Limitations & Future Work¶
- Experiments focused on pixel model-free RL. Whether model-based RL (e.g., world models) and RL-finetuned LLMs exhibit the same smearing remains unverified; authors suggest this as a next step.
- The "best memory model" conclusion depends heavily on the axis of comparison (hidden dimension \(H\) here). Switching to parameter count or wall-clock might change rankings; thus, the "overall optimality" of LRU should be interpreted cautiously.
- There is no ground-truth credit distribution in POMDPs. Currently, MDP proxies are used to prove the existence of smearing; future methods are needed to quantitatively measure smearing intensity in POMDPs.
- The root cause of value smearing (optimization difficulty? overfitting trajectory distribution? insufficient capacity?) remains a hypothesis requiring more systematic controlled experiments.
- Current Recall Density uses gradient norm as a proxy, which might underestimate information flow in models with saturated activations or truncated BPTT; future work could cross-validate with attention rollout or integrated gradients.
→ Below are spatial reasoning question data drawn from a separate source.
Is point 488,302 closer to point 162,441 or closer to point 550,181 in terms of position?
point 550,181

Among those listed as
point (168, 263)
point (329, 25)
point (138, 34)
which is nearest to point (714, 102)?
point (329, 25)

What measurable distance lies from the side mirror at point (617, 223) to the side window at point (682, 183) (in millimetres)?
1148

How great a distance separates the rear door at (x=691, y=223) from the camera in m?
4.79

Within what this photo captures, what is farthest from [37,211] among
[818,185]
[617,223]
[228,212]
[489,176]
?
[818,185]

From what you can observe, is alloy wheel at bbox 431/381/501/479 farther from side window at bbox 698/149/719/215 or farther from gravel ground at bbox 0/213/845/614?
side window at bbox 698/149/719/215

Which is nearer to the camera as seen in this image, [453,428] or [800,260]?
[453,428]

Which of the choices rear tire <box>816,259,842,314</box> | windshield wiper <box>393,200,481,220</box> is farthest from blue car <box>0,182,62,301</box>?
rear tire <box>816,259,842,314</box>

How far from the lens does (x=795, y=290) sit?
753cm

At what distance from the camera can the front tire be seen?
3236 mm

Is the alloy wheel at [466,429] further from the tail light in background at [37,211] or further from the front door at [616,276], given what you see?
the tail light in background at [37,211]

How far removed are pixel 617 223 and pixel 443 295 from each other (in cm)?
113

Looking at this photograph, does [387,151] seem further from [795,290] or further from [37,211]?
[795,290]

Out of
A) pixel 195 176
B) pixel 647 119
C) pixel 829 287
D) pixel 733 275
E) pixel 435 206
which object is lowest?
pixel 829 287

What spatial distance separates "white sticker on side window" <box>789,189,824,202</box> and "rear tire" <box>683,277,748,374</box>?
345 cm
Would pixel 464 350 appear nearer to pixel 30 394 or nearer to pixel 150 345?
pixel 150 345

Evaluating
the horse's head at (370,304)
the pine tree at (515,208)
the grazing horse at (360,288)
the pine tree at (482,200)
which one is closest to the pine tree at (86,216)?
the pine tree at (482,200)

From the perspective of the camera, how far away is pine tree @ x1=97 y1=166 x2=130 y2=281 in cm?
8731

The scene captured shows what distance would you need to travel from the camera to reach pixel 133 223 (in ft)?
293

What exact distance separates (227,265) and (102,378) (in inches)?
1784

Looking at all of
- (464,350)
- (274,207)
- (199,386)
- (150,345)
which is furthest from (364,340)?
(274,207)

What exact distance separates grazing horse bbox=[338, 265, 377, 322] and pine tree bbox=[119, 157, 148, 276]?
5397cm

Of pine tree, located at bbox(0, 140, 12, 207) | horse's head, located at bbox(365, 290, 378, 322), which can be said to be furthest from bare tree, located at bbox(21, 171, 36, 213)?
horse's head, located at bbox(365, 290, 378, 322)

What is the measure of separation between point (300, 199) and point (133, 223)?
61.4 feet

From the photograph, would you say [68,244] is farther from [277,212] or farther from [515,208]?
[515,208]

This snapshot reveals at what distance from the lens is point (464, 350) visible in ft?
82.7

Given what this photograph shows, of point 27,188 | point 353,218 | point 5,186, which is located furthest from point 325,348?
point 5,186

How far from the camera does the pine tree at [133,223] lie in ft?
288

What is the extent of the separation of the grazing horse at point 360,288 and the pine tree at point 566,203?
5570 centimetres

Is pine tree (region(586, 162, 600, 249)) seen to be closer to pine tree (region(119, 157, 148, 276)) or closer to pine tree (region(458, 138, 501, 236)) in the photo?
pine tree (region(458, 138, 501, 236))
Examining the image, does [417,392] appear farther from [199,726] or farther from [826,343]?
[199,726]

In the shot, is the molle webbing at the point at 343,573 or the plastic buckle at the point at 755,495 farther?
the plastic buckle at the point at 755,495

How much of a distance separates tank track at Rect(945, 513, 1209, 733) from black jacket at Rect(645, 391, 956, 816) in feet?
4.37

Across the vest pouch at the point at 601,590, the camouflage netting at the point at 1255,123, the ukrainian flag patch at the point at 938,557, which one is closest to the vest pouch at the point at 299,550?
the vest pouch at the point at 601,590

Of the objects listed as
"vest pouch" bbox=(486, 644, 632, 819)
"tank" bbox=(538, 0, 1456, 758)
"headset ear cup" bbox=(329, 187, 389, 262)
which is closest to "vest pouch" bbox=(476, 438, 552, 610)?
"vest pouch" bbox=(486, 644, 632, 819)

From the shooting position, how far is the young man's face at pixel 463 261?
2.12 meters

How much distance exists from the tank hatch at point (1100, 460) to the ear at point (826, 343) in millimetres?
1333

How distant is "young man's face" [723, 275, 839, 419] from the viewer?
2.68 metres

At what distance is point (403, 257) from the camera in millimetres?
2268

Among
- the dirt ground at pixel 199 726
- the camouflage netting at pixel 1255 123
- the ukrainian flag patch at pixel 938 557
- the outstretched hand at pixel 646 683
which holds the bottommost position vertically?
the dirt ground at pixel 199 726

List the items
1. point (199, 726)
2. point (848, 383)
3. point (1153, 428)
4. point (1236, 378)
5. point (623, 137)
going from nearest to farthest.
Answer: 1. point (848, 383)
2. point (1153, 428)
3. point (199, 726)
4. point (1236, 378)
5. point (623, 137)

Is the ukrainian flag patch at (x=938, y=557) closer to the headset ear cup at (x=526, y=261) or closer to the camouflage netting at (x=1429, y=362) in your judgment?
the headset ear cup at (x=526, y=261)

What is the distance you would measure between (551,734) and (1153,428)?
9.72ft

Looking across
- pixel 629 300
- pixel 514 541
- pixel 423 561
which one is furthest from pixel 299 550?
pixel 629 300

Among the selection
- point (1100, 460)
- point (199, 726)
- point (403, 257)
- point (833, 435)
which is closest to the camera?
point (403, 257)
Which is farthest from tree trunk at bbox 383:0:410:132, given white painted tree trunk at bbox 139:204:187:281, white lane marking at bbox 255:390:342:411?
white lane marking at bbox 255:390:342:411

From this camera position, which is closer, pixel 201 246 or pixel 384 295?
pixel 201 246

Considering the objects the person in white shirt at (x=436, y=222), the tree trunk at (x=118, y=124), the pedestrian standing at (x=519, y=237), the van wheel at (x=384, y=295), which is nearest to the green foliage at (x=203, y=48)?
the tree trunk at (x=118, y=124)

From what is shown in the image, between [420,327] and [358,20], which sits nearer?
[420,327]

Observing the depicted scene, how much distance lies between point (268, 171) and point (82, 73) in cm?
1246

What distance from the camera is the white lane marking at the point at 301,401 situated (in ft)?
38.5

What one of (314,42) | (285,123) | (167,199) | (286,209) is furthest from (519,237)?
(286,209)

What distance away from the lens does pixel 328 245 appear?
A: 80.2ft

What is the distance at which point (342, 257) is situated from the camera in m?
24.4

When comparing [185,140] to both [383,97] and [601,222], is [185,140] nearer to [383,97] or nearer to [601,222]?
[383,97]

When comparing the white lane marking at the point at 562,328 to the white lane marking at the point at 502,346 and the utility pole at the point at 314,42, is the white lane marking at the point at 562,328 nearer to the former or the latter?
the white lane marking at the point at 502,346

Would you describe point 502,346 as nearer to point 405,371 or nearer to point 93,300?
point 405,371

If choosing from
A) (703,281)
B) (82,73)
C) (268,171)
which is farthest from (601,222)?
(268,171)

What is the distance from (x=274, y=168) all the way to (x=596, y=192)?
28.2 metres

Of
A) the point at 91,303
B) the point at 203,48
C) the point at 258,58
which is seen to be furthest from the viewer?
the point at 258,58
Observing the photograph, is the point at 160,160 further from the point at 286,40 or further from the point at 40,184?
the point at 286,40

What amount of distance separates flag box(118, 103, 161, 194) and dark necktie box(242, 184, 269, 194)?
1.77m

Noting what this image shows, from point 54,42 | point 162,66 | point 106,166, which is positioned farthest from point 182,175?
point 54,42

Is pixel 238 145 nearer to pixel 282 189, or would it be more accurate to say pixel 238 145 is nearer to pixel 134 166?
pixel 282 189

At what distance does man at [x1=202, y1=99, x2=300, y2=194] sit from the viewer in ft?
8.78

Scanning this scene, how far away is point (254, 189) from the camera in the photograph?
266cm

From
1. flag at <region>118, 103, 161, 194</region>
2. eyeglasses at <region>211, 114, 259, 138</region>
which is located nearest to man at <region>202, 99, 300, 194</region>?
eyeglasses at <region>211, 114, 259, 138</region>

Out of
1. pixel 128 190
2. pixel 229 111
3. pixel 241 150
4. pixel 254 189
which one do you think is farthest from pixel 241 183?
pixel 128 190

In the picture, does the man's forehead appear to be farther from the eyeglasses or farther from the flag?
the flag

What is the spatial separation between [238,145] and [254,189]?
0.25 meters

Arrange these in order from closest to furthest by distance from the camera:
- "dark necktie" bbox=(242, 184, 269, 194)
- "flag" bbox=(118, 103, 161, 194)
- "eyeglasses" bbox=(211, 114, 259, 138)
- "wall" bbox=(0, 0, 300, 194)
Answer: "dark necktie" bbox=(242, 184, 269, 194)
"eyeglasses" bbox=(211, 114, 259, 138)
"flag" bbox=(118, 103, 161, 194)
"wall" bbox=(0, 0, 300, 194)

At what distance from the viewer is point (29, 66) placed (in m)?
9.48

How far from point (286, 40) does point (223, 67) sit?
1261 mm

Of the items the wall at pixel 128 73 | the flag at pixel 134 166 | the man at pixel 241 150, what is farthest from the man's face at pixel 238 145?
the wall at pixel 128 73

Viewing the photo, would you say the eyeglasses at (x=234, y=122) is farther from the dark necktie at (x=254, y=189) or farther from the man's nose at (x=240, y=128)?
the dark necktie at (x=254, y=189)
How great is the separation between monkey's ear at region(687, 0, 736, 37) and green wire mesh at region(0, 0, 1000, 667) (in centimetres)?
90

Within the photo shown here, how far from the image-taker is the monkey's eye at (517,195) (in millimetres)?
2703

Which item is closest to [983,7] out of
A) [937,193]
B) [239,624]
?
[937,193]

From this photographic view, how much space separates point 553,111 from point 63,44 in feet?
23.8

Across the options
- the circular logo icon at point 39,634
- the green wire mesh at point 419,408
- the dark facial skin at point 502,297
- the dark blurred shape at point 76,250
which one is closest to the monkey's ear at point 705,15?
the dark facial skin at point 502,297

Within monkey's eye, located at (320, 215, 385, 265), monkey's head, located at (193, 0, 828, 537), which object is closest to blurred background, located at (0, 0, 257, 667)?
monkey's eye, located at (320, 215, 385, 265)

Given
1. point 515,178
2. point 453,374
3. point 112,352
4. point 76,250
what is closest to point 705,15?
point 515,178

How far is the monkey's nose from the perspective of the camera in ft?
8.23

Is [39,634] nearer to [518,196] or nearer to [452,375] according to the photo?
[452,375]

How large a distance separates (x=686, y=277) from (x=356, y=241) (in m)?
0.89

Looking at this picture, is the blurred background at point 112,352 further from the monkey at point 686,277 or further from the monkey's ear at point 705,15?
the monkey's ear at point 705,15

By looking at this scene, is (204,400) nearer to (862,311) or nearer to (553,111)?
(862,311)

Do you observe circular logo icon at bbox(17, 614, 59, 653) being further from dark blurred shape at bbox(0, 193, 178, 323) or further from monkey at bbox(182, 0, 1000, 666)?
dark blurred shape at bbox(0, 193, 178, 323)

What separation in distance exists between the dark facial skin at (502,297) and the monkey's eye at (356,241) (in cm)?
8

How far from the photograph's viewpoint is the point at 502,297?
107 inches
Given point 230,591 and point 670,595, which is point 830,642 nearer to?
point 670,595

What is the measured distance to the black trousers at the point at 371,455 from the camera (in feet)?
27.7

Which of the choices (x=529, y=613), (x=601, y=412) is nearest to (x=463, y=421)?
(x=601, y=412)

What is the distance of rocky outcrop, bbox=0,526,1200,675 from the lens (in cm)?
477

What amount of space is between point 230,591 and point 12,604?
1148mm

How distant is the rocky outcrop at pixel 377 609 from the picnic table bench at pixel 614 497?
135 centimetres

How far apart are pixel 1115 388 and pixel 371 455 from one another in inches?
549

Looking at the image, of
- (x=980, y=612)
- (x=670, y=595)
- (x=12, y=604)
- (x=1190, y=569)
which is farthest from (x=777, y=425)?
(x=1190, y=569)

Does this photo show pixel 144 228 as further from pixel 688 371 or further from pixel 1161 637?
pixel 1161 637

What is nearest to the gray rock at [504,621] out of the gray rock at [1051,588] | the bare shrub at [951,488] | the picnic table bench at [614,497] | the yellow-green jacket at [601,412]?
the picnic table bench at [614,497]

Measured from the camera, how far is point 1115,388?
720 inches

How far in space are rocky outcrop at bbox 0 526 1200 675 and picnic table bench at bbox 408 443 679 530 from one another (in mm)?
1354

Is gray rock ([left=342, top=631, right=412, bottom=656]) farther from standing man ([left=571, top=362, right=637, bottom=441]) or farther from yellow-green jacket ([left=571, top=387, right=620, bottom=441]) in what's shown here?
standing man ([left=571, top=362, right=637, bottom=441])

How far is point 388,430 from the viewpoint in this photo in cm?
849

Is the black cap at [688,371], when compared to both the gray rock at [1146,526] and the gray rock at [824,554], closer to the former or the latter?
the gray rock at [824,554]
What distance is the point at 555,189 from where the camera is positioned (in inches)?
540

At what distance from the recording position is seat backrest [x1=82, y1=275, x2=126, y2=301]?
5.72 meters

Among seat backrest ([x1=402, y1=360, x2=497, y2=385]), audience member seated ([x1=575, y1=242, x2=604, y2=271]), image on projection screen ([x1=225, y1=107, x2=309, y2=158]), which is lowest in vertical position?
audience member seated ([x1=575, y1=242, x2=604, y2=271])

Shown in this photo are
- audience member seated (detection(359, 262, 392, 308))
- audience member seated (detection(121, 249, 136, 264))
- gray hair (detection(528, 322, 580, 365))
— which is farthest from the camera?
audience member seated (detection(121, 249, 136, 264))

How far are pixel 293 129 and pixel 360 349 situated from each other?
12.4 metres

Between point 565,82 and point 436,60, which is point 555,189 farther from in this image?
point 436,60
- Action spaces in POPGym Arcade are unified to 5 discrete actions; generalizability to continuous control POMDPs (e.g., partially observed MuJoCo) requires extension.
Related Work & Insights¶
- vs Morad et al. (POPGym, 2023): POPGym primarily provides CPU-based POMDP benchmarks and compares memory model returns. This work provides GPU-based twin MDP/POMDPs with paired diagnostic metrics and gradient-based interpretability tools, upgrading evaluation from "watching returns" to "causal decomposition."
- vs Ni et al. (2022, 2024): Ni et al. also emphasize controlled experiments (like stripping reward memory length), but lack cross-task shared pixel observation spaces and gradient-style Recall Density.
- vs Kapturowski et al. (R2D2) & Elelimy et al. (2024): These works analyze the influence of stale recurrent states or learned distributions; Recall Density directly gives the "input → current decision" influence distribution, which is closer to a causal measure.
Rating¶
- Novelty: ⭐⭐⭐⭐⭐ Upgrades RL memory evaluation from "comparing returns" to "causal decomposition + gradient interpretability + pathology diagnosis," characterizing "value smearing" for the first time.
- Experimental Thoroughness: ⭐⭐⭐⭐⭐ 7 models × 10 tasks × multiple difficulties × 5 seeds, corroborated across PQN/PPO/DQN.
- Writing Quality: ⭐⭐⭐⭐ Clear logical chain (benchmark → metrics → pathology → consequences), formalized definitions; some figures (Fig. 7) are high-density and slightly difficult to read.
- Value: ⭐⭐⭐⭐⭐ Rewrites the methodology for evaluating memory models and challenges existing "memory is better" conclusions. The JAX-based twin benchmark is a reusable asset for the community.